Wicklow gaol listed among the top 10 most haunted places in the world

WIcklow Gaol Halloween

With Halloween almost upon us Wicklow gaol has been listed as one of the most haunted places in the world amongst famous such as Alcatraz, Salem and the Stanley hotel which was the setting for Stephen King’s novel “The Shining”.

The national broadcasters have been filming at the gaol leading up to Halloween.

Here is what the world is saying about the famous Wicklow landmark.

WICKLOW, Ireland–The brooding, granite Wicklow Gaol–it clings to the archaic spelling from the time it opened in 1702–looms over the central Market Square in this town on Ireland’s southeast coast.

For much of its history it was a byword for brutality and corruption, especially as it housed prisoners from Ireland’s various rebellions against British rule. Surprisingly, many of these inmates seem to be unwilling to leave its dark cell blocks, giving it the reputation of being one of the most haunted places in Ireland.

Today it’s Wicklow’s main tourist attraction and right now it’s gearing up for its famed Halloween ghost tours.

Many of the cells are occupied by life-size waxworks of prisoners: Rebels, thieves (people could get 12 months for stealing a loaf of bread), and murderers. For the ghost tours, another element is added.

Marie Comerford explains: “Eight or nine members of our drama group, the Kilmant Players, dress in period costume and go into the cells, where they sit or lie very, very still. You can imagine the shock it gives visitors when one of the ‘waxworks’ comes to life and shouts ‘Boo!’ or grabs for somebody. I can tell you there’s a lot of screaming.”

Apart from such high jinks, the guides — in period dress as jailers and other staff–tell the story of the jail’s tumultuous two centuries (it finally closed in 1924) and the people who entered . . . and often never left alive.

Inside the jail today there’s a set of barred gates. “These used to be at the entrance,” says Comerford, who doubles as operations manager and, in costume, as Matron Mary Morris. “They were known locally as ‘the gates of Hell.’ ”

“You are about to find out why,” adds Shay Brennan, who, playing the part of the brutal real-life jailer Richard Hoey, regales the visitor with some of the horror stories: Tales of torture, overcrowding, bad food, nonexistent medical facilities.

And corruption. Hoey, it seems, was an Irish Fagin; he would let the child prisoners out at night to steal for him. (Children were often imprisoned; six months for stealing a few apples was not unusual).

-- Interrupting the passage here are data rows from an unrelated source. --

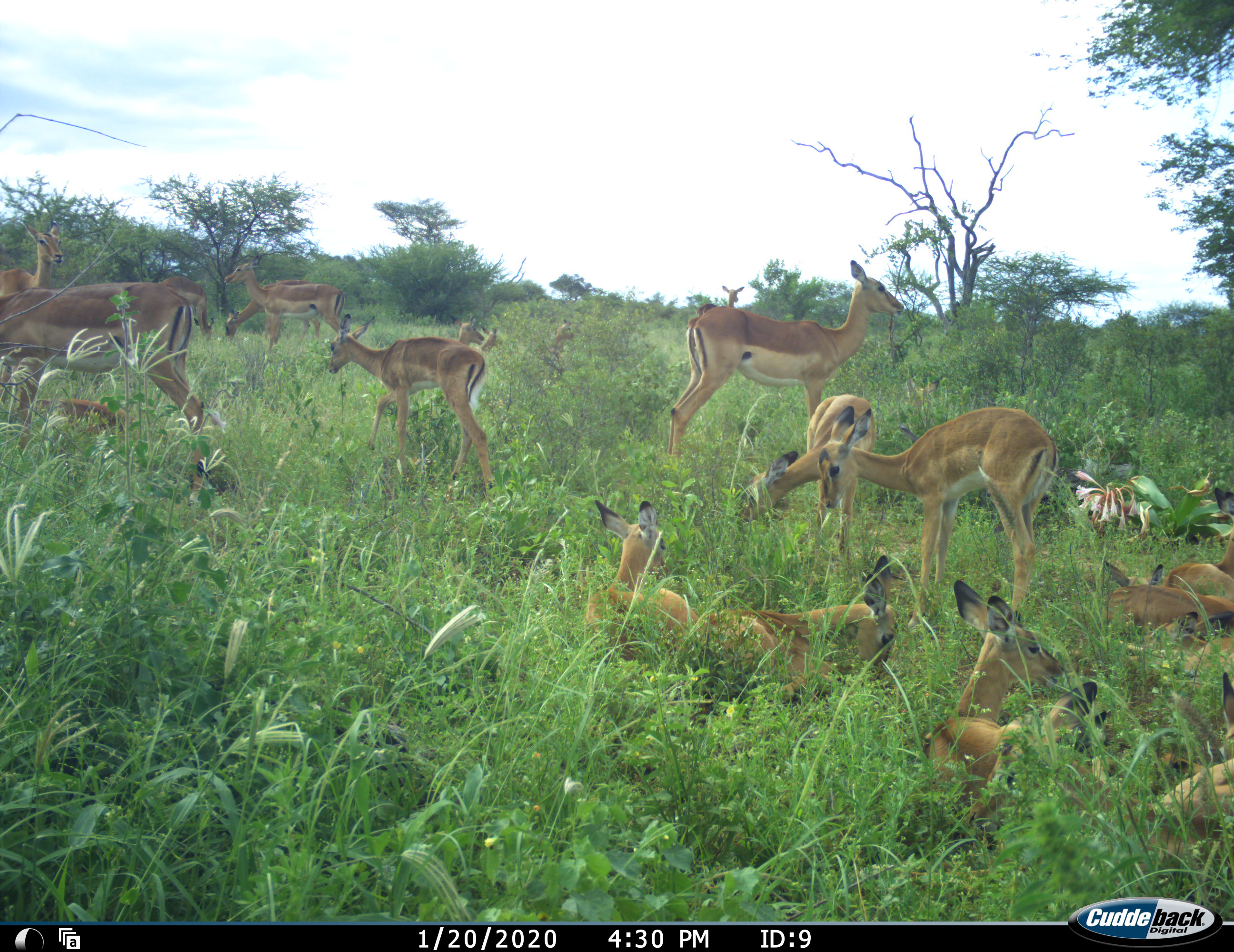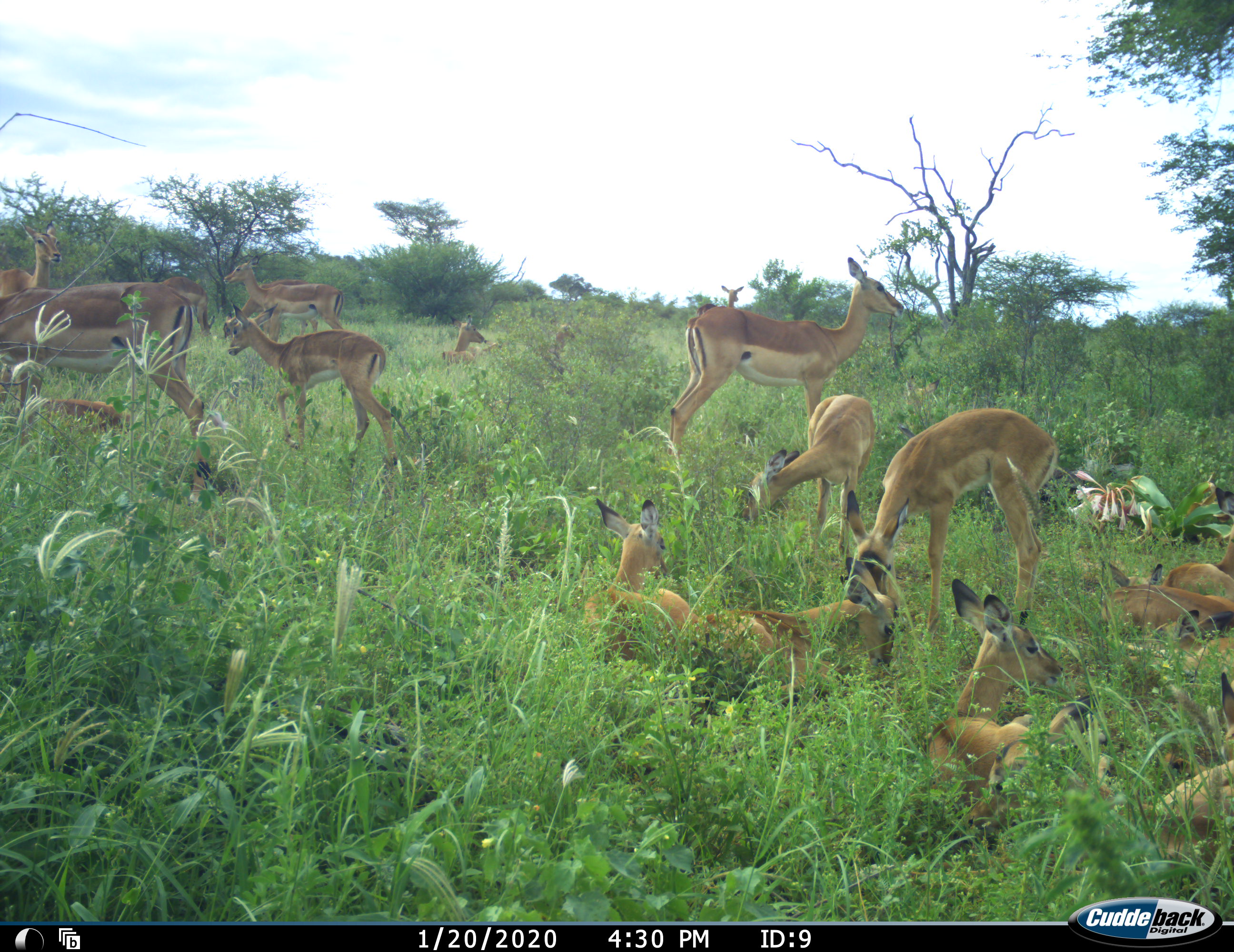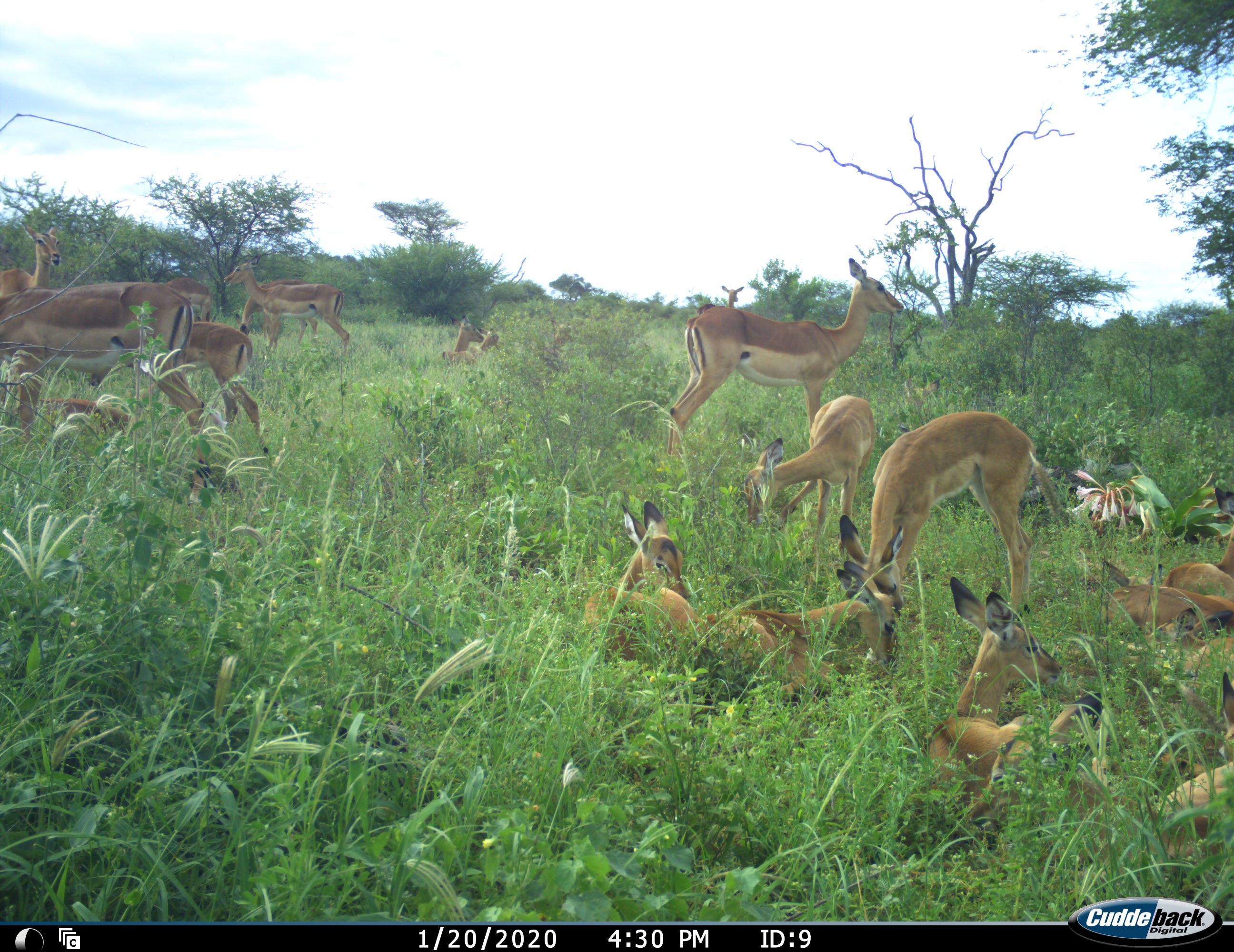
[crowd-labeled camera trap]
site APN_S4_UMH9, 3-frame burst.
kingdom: Animalia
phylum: Chordata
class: Mammalia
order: Artiodactyla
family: Bovidae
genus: Aepyceros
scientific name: Aepyceros melampus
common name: impala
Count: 11-50.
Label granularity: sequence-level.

Then there are the ghosts. Comerford tells how a young staffer was standing behind the “gates of Hell” when he was pushed outward. But there was no one behind him, no one he could see, anyway. “This happened several times,” Comerford says.

She tells of an eerie mist seen now and then on the walkway to the second floor cells. And of the visitor who saw a woman in 19th century dress. “I showed her a picture of the real Mary Morris, the matron. She said, ‘That’s her, only younger.’ ”

And there’s the little girl who appears in the schoolroom, “or sometimes doesn’t materialize but pokes a visitor in the thigh or pulls at their clothing,” Comerford says.


* Halloween events run Oct. 25-Nov. 1. During the day there is entertainment for children, such as treasure hunts and story telling. Night ghost tours take place Oct. 25, Oct. 31 and Nov. 1. See wicklowshistoricalgaol.com.



* During the Potato Famine of the 1840s, guides say, some people committed crimes so they would be jailed and get food. But not a lot of food: At one time inmates got one meal every four days.

* There are regular paranormal investigations at the jail. Ghost Hunters International produced a TV program in 2010 after finding a lot of evidence of ghost activity.

* One of the most high-profile prisoners was Erskine Childers, a leader in the War of Independence. He was jailed not by the British but by the new Irish Free State government during the Civil War that followed independence. Childers was taken from the jail and executed Nov. 24, 1922.